Friday, July 22, 2011

Tea, Tea Party Movement, Texas Education Agency, and Web Searches

There are a lot of things that pollute web search results, or at least, make it more difficult to find what you're searching for. Besides tea spam, which I wrote about some time ago, websites that are about tea but are low-quality sites looking to somehow make a fast buck, there are legitimate entries clouding the search results.

What clouds search results for tea?

In the world of tea, the biggest of these is the tea party movement, a political movement that has nothing to do with tea. If you want to know what I think about this movement, I actually wrote a page about the tea party movement on Cazort.net, a site where I share writings about politics, religion, and other controversial subjects. But other entities also cloud the results...the Texas Education Agency (TEA), the Tennessee Education Agency (also TEA), or the Tea Collection a line of designer clothing for children that has, you guessed it, nothing to do with tea. Another "tea" that is so esoteric that it does not usually appear in my search results is the town of Tea, South Dakota.

Numerous tea bloggers have written about these various subjects which crop up in their searches. Katrina recently wrote a post Stop stealing my tea! which references an earlier post by lahikmajoe, anything but a Tea Party? And I'm sure I've missed many other great posts on this topic.

How to search effectively:

Fortunately, there are easy ways to filter out these unwanted search results from your tea searches. I want to offer a few tips of how to effectively search for tea, filtering out unwanted results, without overzealously removing legitimate results.

In google (which is used both for google search and google alerts, something that many tea bloggers and others in the tea industry use) and in fact on most search engines and even many local search features of websites, you can include a minus sign (-) before a word or phrase in quotes to exclude things. For example, I often search:

  • tea -party -partiers

  • tea -"Texas education"


Note that you might not want to search for tea -texas or tea -education because there might be relevant tea-related searches that include the terms "Texas" or "education" but do not refer to the Texas Education Agency. Sometimes I include the term -bagger, as a lot of anti-tea-party rants refer to "tea baggers" without ever mentioning the term "party" or "partiers".

These same principles are also useful if you are an advertiser who is buying pay-per-click advertising through a keyword-based service like google AdWords. In this case, the excluded words are called "negative keywords": they can help you better reach your target audience.

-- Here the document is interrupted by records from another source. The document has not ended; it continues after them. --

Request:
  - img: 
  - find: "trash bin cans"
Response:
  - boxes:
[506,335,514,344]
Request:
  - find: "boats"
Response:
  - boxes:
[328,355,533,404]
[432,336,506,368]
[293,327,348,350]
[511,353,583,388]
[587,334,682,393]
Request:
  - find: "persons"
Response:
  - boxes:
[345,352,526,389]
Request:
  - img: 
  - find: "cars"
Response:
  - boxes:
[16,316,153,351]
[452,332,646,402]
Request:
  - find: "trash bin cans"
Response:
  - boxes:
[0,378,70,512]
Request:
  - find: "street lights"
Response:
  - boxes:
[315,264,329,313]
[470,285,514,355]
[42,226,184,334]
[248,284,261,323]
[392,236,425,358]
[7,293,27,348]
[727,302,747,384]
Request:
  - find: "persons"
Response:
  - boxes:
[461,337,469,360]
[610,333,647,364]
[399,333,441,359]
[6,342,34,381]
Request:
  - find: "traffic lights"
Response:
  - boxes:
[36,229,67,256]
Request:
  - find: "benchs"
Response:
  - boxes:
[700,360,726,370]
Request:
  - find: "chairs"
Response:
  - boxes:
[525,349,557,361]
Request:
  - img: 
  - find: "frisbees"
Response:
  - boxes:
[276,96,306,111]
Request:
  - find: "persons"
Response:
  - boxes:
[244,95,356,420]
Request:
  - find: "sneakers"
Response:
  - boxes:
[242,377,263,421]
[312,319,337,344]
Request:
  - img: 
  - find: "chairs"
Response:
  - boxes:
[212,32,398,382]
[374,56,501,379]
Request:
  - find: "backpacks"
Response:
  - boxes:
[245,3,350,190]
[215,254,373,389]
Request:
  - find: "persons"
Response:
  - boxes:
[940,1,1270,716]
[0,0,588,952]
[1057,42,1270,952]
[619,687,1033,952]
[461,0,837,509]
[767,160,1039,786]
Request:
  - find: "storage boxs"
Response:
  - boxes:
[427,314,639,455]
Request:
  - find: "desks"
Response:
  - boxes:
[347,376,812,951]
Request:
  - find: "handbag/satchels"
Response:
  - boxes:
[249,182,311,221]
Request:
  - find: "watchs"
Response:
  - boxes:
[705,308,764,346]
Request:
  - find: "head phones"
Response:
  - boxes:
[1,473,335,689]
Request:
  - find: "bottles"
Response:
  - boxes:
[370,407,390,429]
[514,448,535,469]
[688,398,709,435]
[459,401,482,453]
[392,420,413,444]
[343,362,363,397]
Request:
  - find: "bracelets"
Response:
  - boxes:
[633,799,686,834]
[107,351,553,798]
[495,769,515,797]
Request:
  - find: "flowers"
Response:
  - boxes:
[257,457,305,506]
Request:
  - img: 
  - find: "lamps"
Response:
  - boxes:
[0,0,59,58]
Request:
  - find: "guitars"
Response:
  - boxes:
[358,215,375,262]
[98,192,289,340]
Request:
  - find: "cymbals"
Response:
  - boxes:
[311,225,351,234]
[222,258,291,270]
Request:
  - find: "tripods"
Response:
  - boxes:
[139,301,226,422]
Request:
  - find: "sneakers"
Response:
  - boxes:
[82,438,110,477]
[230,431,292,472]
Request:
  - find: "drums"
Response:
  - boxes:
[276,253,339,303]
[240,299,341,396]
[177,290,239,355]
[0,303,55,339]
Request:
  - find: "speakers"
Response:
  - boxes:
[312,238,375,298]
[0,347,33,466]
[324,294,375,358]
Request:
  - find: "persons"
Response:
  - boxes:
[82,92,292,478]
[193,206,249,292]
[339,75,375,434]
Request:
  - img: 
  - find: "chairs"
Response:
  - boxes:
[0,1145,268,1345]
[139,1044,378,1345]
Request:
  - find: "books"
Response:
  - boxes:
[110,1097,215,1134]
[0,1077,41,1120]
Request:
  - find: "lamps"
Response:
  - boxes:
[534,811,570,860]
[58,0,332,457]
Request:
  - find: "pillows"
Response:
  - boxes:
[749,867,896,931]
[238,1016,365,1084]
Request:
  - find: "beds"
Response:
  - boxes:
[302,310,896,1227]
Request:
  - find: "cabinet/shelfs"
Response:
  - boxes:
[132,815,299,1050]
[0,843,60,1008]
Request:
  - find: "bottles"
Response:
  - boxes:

Filter your searches only if necessary:

My advice though is to not use these sorts of filtered searches unless they're necessary. People may write about an actual tea party, or there may be an interesting news item about tea on a page that contains the text "party" somewhere on the page, even if the page itself is not about the tea party movement.

If you're sorting through pages of irrelevant results to find one or two relevant ones, then consider filtering things out. But if you just see one or two irrelevant items in a page of highly relevant results, you're probably better off just skipping over them manually.

What have your experiences with irrelevant results in tea-related searches, alerts, or advertising been?

Are there any major topics that show up in tea searches that I missed here? Have you found any effective ways to filter your searches beyond what I mentioned here?